Tomada a sistemática anterior ao julgamento da ADC 49 – que, eventualmente, o Congresso Nacional poderia ter decido repetir na Lei Complementar nº 204/2023 – a incidência na transferência interestadual surtia o efeito perverso de gerar crédito acumulado do imposto, o que, nos moldes do artigo 25, § 2º, da Lei Complementar nº 87/1996, somente poderia ser efetivamente aproveitado pelo sujeito passivo se assim permitisse a legislação estadual (o que, por vezes, não acontece).
Imaginando-se o contribuinte que comprou uma mercadoria por R$ 100,00, recolhendo 18% de ICMS, e que, posteriormente, a transferiu a outra Unidade da Federação, com o destaque de 12%, a sua operação automaticamente gerava o acúmulo de R$ 6,00 de crédito. Enquanto isso, no estabelecimento destinatário, o imposto a ser aproveitado como crédito para compensação na operação posterior era de apenas R$ 12,00.
Ao que tudo indica, a Lei Complementar nº 204/2023 buscou outro caminho para lidar com a situação, permitindo ao contribuinte “atribuir” à sua transferência um valor que lhe parecer adequado, para o efeito de transferir total ou parcialmente o crédito da operação anterior.
No exemplo dado acima, ao invés dos R$ 100,00 correspondentes à entrada mais recente (regra essa eliminada com a revogação do artigo 13, § 4º), poderia indicar o “valor atribuído” de R$ 150,00. Com isso, ao calcular o ICMS a ser transferido pela alíquota interestadual de 12%, o contribuinte chegaria aos mesmos R$ 18,00 que oneraram a operação anterior, assim realizando, de modo mais pleno, o princípio da não-cumulatividade.
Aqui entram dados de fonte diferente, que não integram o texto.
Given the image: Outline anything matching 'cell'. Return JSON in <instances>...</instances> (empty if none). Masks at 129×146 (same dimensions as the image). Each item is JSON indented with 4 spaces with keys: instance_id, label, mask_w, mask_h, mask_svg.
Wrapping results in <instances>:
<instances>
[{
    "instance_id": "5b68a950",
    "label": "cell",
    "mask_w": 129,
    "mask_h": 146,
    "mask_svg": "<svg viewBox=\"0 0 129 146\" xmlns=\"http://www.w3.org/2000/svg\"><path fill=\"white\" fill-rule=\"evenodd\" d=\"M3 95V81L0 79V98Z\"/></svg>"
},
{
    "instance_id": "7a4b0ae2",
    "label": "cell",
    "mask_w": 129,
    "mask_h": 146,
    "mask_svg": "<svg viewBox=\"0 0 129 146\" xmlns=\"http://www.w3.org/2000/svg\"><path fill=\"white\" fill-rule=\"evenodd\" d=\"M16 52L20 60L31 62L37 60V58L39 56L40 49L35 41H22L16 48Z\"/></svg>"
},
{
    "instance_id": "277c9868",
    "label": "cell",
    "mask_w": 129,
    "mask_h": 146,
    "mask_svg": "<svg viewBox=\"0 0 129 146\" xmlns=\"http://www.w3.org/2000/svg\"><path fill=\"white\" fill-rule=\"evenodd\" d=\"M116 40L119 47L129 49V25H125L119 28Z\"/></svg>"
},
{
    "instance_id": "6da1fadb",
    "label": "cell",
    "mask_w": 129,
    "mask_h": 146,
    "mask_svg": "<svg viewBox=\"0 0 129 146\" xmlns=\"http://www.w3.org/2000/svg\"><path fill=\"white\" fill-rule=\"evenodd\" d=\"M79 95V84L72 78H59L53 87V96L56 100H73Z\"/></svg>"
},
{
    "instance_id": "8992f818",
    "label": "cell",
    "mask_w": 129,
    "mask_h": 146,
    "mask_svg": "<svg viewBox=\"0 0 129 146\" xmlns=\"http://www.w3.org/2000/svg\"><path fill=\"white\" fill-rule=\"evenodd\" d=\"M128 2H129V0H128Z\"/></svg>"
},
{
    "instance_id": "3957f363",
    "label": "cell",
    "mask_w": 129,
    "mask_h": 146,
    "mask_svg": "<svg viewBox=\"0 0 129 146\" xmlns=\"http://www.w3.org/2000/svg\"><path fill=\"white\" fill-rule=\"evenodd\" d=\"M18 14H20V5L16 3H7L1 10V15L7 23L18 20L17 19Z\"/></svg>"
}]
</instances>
A liberdade de atribuição do valor à transferência, no entanto, encontraria como limite precisamente o montante do crédito advindo da operação anterior. Afinal, havendo excesso no valor indicado na forma do artigo 12, § 4º, inc. I, o contribuinte estaria a transportar para o destino créditos não relacionados à mercadoria transferida, o que seria irregular.
A confirmar essa leitura possível do artigo 12, § 4º, veja-se que a regra do seu inciso II, quando afirma que a Unidade Federada de origem deverá assegurar a manutenção da diferença entre os créditos das operações anteriores e o ICMS transferido na nota fiscal, afirma que assim ocorrerá apenas “em caso de diferença positiva”. Admite, portanto, a possibilidade de não haver diferença alguma, a depender do “valor atribuído” que vier a ser praticado. Como se vê, é possível que essas e outras discussões derivem do Convênio ICMS nº 178/2023 e da Lei Complementar nº 204/2023, sendo fundamental que, na eventualidade de se considerar qualquer uma das possibilidades acima, o interessado esteja devidamente respaldado na opinião dos seus assessores legais, devendo estas e outras variáveis serem ponderadas para a tomada de qualquer tipo de decisão.